【はじめに】
明けましておめでとうございます。謹んで新春のお慶びを申し上げますとともに、本年が県民の皆様にとりまして、より良い年となりますことを心からお祈り申し上げます。
コロナとの闘いは、3年の時を経て、その様相を変えつつあり、長い間停滞を余儀なくされていた社会経済活動は、正常化に向かって進んでいます。
この間、県民の皆様には、県内における感染拡大防止等の取組に格別のご理解とご協力を賜っておりますことに、心より感謝申し上げます。
政府は、昨年末、国民の暮らしや雇用・事業を「守る」とともに、社会課題を成長のエンジンへと転換して持続的な成長を実現させ、経済を「強く」していくための施策を盛り込んだ新年度の予算案をとりまとめ、我が国が置かれた難局を乗り越えていこうとしています。
県においても、中小企業の皆様の事業継続等の支援や、子どもたちの安心・安全の確保、防災・減災対策など、直面する課題に対応するための補正予算を編成し、所要の措置を講じたところです。
また、県では、昨年末、今後の県政運営の指針となる新たな総合計画「やまぐち未来維新プラン」を策定しました。
このプランでは、「安心・安全」、「デジタル」、「グリーン」、「ヒューマン」の4つの視点を踏まえ、これまで挑戦してきた産業維新・大交流維新・生活維新の「3つの維新」をさらに進化させ、「安心で希望と活力に満ちた山口県」の実現を目指すこととしており、このプランに沿った県づくりの取組の具現化に向け、確かな道筋をつけていけるよう、現在、来年度予算の編成に取り組んでいます。
今年は、長引くコロナ禍を乗り越え、県民の皆様と共に、新たな未来を切り拓いていく、そのスタートの年にしていきたいと考えています。
【感染症への対応】
多くの方の命と健康を脅かし、社会経済活動にも大きな影響を与えた新型コロナウイルスは、未だ収束の兆しが見えず、昨年末からは、第8波の感染拡大が続いています。

■ ■ ■ ■ ■

取り組む課題:
(A) 新年のあいさつによると、県が昨年末に策定した新たな総合計画は何という名称ですか。
(B) 新年のあいさつの続きを、最後の文の次から書き進めてください。
あとに続く行は、この演習では一切使いません。

データの内容:

■ ■ ■ ■ ■

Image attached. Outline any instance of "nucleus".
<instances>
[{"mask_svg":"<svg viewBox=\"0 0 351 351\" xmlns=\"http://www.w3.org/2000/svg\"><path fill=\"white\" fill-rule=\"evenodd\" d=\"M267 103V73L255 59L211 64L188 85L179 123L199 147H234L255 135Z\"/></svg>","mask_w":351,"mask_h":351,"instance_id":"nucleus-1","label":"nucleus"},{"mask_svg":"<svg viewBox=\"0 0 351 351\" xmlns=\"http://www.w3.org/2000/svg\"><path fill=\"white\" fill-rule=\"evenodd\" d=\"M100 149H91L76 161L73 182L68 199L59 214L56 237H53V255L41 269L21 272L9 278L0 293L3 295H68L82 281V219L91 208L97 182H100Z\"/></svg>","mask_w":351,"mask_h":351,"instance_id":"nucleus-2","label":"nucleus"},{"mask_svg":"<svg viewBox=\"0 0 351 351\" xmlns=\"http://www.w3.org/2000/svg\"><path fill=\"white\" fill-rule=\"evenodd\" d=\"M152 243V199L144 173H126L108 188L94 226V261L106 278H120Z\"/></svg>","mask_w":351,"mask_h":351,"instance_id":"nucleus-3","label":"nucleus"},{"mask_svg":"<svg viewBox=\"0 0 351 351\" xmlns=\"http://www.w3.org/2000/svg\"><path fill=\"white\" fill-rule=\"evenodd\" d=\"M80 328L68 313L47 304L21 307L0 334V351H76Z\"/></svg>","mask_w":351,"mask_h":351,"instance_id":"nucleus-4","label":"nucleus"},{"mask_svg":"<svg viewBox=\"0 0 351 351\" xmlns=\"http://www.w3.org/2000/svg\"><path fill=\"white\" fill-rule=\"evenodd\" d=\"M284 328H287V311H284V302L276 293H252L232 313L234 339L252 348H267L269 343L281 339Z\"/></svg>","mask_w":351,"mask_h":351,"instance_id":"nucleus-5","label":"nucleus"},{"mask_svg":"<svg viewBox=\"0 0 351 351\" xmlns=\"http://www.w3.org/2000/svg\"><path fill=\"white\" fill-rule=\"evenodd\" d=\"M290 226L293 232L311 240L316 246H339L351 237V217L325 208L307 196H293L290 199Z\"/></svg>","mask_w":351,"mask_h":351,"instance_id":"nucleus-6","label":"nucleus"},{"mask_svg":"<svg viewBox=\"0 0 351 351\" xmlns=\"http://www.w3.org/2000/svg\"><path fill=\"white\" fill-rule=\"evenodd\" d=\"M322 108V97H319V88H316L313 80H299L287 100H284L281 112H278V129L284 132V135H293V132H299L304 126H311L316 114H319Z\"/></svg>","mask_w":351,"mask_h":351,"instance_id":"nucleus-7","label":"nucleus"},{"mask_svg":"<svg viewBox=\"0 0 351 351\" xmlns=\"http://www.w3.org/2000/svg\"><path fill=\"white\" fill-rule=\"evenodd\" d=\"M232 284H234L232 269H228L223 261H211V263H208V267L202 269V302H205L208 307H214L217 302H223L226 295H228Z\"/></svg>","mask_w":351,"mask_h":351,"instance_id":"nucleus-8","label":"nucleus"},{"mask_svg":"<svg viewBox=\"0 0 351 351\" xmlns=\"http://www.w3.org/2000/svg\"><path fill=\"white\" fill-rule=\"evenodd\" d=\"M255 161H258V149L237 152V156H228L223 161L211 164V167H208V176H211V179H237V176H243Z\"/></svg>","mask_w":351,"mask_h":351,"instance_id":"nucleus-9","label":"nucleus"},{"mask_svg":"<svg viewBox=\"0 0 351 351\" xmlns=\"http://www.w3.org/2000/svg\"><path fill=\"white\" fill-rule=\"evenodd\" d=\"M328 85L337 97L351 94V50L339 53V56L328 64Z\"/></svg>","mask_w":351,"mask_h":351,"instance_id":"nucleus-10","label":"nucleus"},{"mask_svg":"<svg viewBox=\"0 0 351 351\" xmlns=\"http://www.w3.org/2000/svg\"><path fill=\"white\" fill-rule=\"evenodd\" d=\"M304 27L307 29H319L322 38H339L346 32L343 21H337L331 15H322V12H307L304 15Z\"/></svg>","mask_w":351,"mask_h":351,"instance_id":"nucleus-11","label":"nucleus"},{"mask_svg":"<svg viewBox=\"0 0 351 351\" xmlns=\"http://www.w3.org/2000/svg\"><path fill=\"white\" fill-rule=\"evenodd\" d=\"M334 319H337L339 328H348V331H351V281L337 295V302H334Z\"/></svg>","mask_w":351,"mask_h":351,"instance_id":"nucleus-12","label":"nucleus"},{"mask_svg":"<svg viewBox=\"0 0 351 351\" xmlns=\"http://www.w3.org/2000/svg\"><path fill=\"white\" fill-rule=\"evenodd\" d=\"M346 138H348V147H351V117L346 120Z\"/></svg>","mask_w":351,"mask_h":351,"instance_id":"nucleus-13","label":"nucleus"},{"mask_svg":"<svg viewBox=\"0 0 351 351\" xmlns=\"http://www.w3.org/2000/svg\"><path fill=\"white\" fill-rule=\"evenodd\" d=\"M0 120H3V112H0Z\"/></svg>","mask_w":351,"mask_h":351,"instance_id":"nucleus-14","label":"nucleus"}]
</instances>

■ ■ ■ ■ ■

演習の結果:
(A) 「やまぐち未来維新プラン」です。

(B)
こうした中、医療従事者の皆様には、昼夜を分かたず献身的に対応していただいており、県民・事業者の皆様にも、感染防止対策やワクチン接種等に御理解、御協力をいただいています。改めて深く感謝申し上げます。
昨年初めに流行したオミクロン株から派生し、現在の感染の主流となっているオミクロン株の亜種については、弱毒化が進んでおり、重症化リスクが大幅に低下していると言われています。しかしながら、特に、高齢者や基礎疾患をお持ちの方々などにとって危険な病原体であることには変わりがなく、引き続き、感染拡大を防止していかなければなりません。
このため、県では、季節性インフルエンザとの同時流行も見据え、休日夜間を含めた診療体制や、受診・相談センターの相談体制、自宅で療養される方の相談・診療体制を強化するとともに、感染・重症化リスクを下げるワクチン接種の促進に取り組んでいるところです。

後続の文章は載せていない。